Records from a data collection
=== Section Start ===

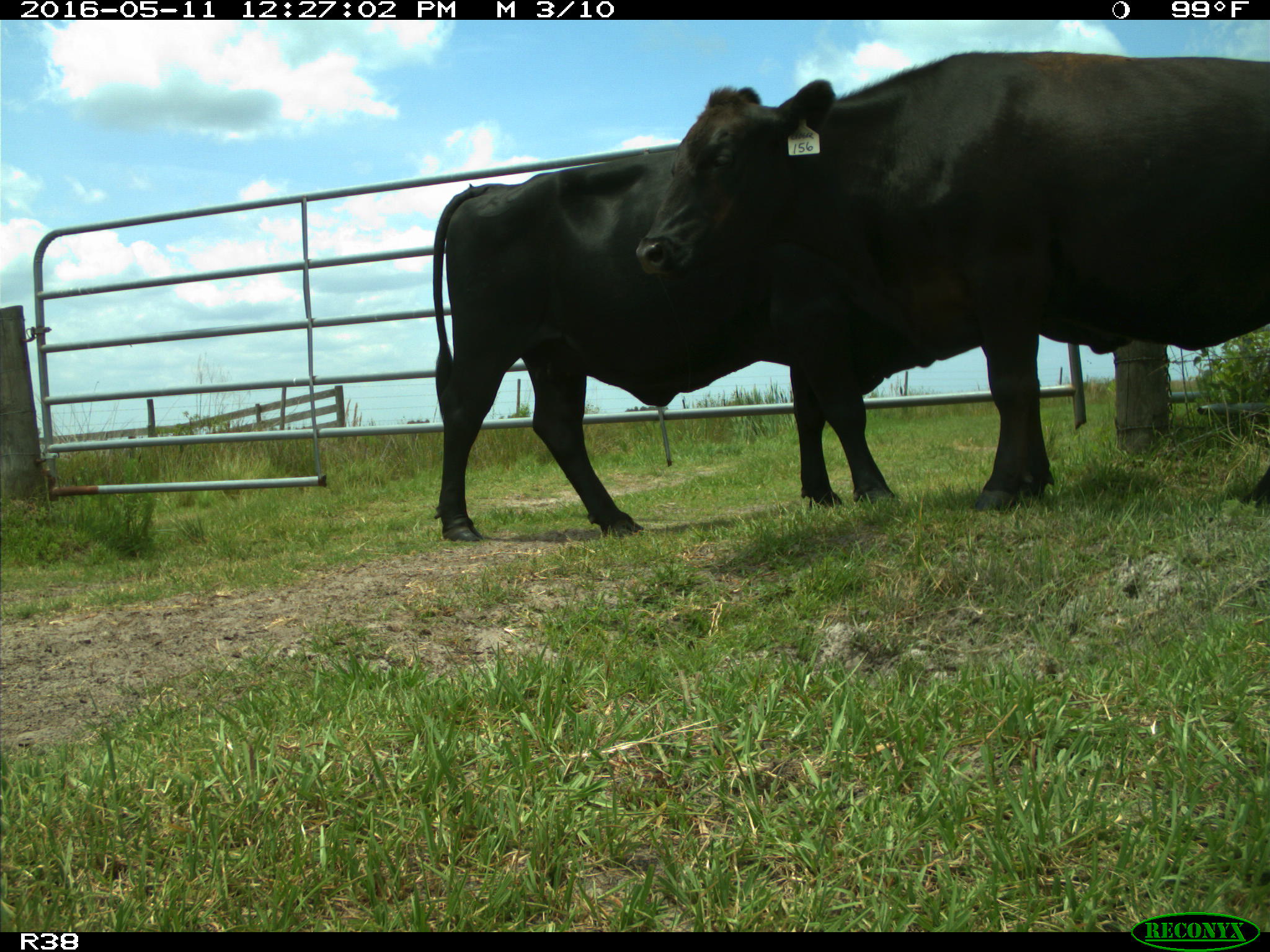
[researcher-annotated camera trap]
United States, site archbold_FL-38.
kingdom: Animalia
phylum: Chordata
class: Mammalia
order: Artiodactyla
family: Bovidae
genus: Bos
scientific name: Bos taurus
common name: domestic cow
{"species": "Bos taurus (domestic cow)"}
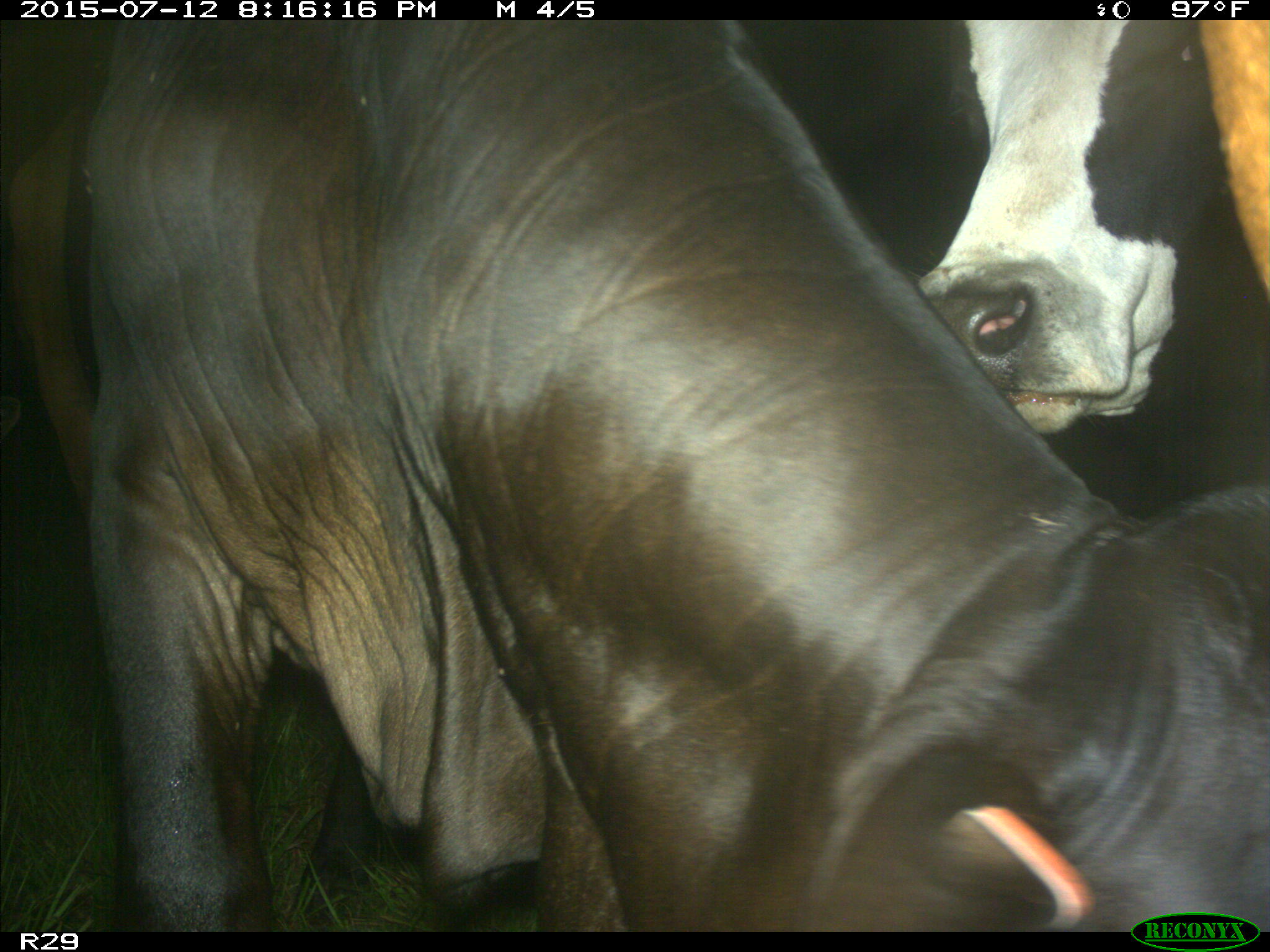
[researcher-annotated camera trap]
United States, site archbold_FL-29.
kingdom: Animalia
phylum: Chordata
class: Mammalia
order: Artiodactyla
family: Bovidae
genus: Bos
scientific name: Bos taurus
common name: domestic cow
Bos taurus (domestic cow).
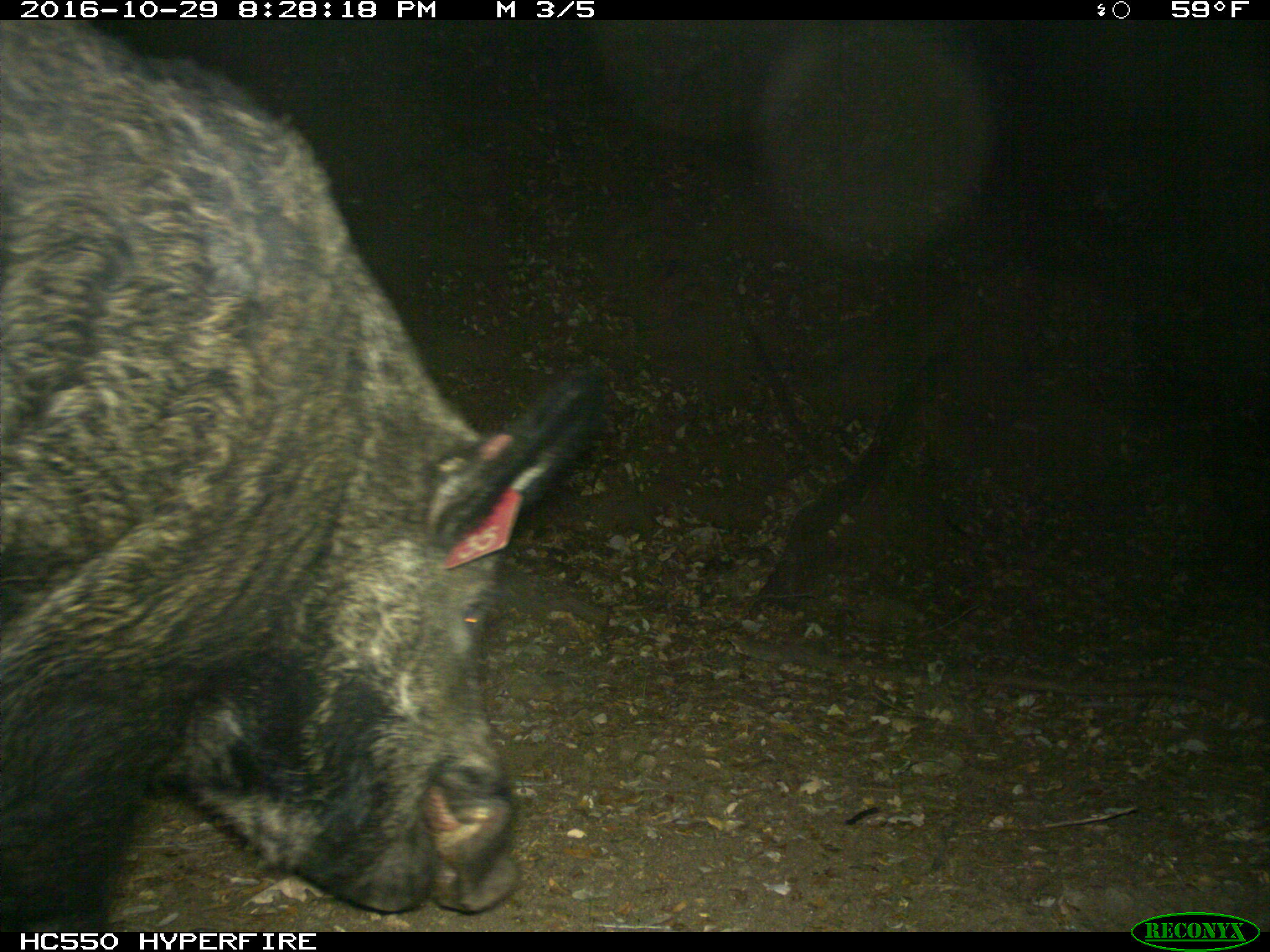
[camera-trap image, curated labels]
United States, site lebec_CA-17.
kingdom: Animalia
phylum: Chordata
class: Mammalia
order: Artiodactyla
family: Suidae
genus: Sus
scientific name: Sus scrofa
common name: wild boar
Sus scrofa (wild boar).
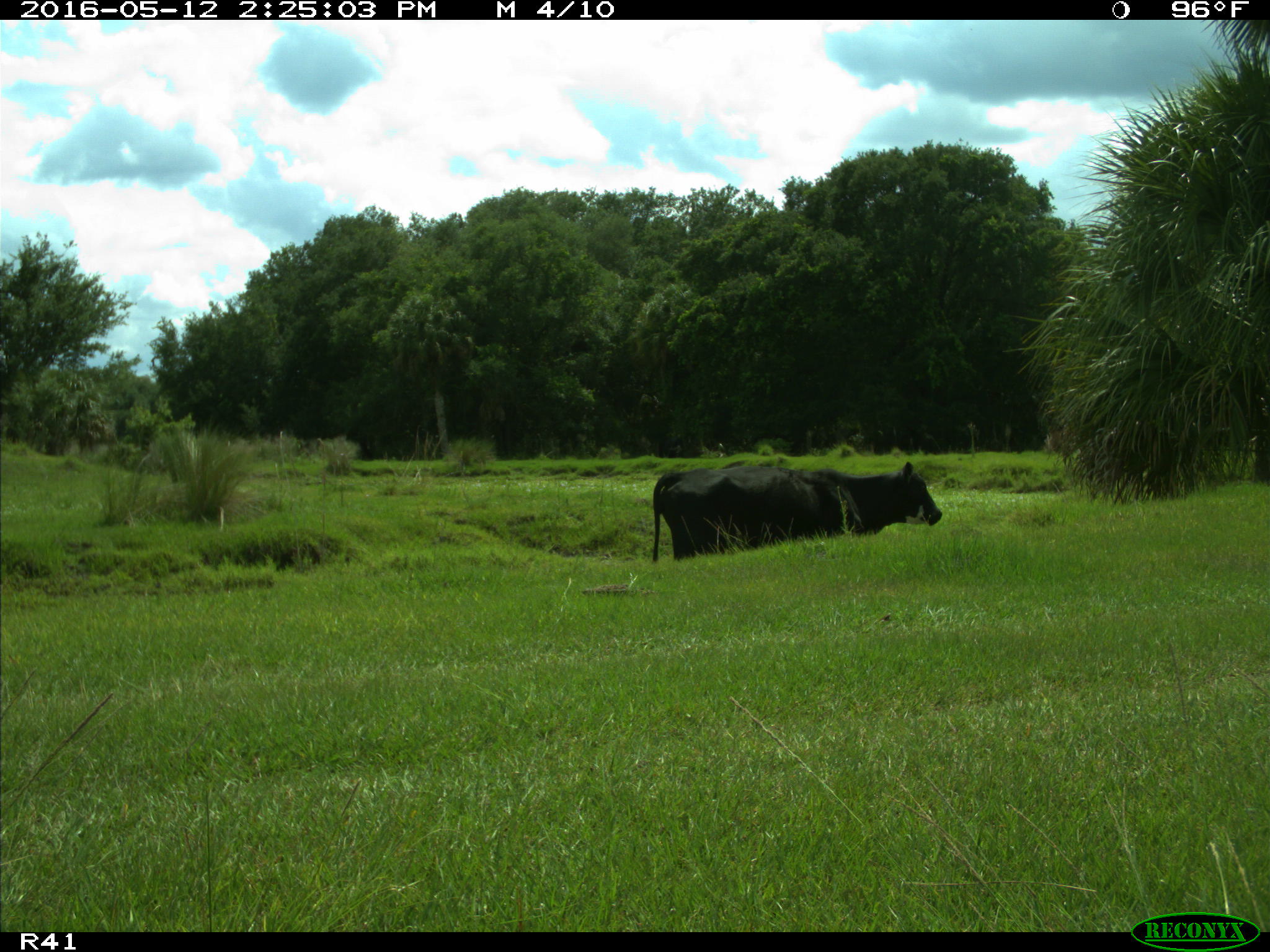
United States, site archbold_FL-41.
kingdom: Animalia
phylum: Chordata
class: Mammalia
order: Artiodactyla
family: Bovidae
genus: Bos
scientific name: Bos taurus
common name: domestic cow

=== Section End ===

= WHAT YOU ARE ASKED TO DO =
Leaving every image behind, repeat the data in full and exactly.

= WORKED SOLUTION =
[researcher-annotated camera trap]
United States, site archbold_FL-38.
kingdom: Animalia
phylum: Chordata
class: Mammalia
order: Artiodactyla
family: Bovidae
genus: Bos
scientific name: Bos taurus
common name: domestic cow
{"species": "Bos taurus (domestic cow)"}
[researcher-annotated camera trap]
United States, site archbold_FL-29.
kingdom: Animalia
phylum: Chordata
class: Mammalia
order: Artiodactyla
family: Bovidae
genus: Bos
scientific name: Bos taurus
common name: domestic cow
Bos taurus (domestic cow).
[camera-trap image, curated labels]
United States, site lebec_CA-17.
kingdom: Animalia
phylum: Chordata
class: Mammalia
order: Artiodactyla
family: Suidae
genus: Sus
scientific name: Sus scrofa
common name: wild boar
Sus scrofa (wild boar).
United States, site archbold_FL-41.
kingdom: Animalia
phylum: Chordata
class: Mammalia
order: Artiodactyla
family: Bovidae
genus: Bos
scientific name: Bos taurus
common name: domestic cow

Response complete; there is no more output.